> **Exercise**
Please reproduce the line containing "Procurar simetrias" and every line after it in the records below, exactly and with nothing else.

> **Exercise inputs**
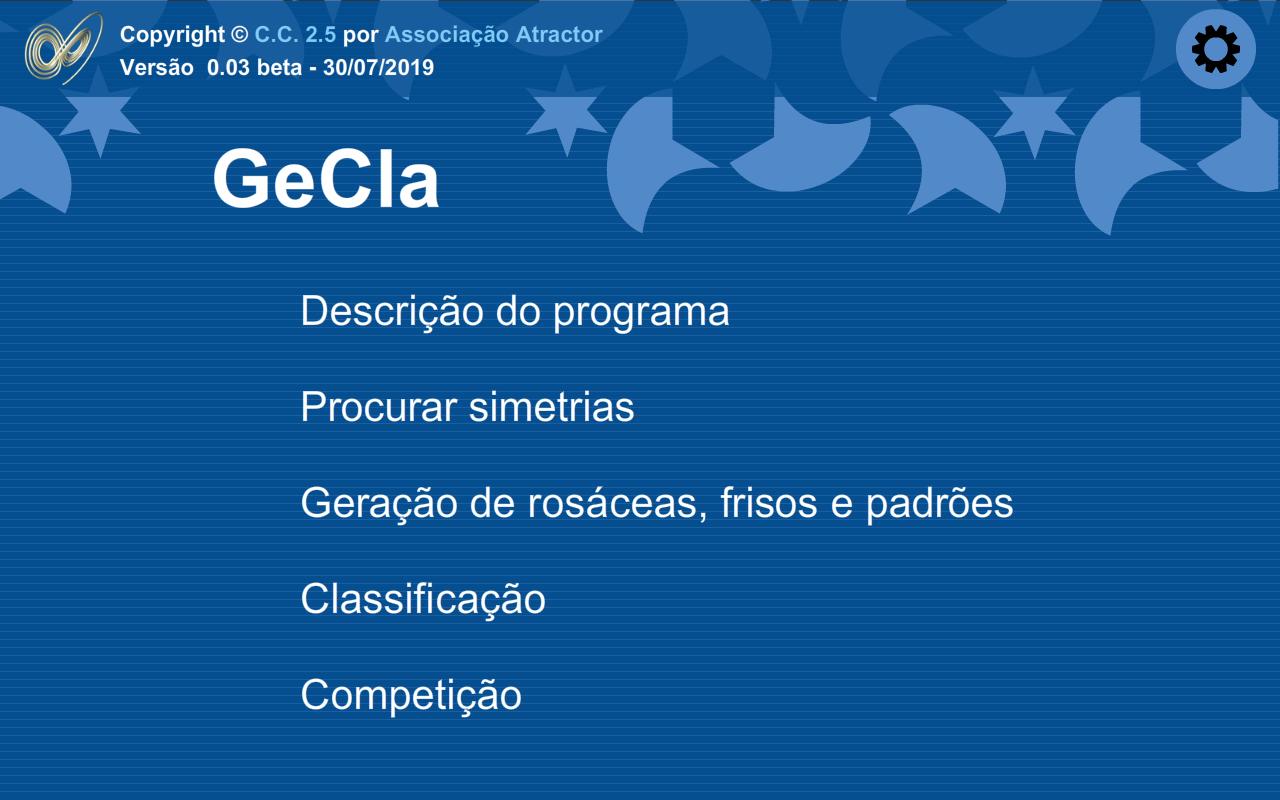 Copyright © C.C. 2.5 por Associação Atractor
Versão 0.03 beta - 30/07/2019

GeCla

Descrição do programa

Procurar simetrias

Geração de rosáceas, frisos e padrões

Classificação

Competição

> **Expected answer**
Procurar simetrias

Geração de rosáceas, frisos e padrões

Classificação

Competição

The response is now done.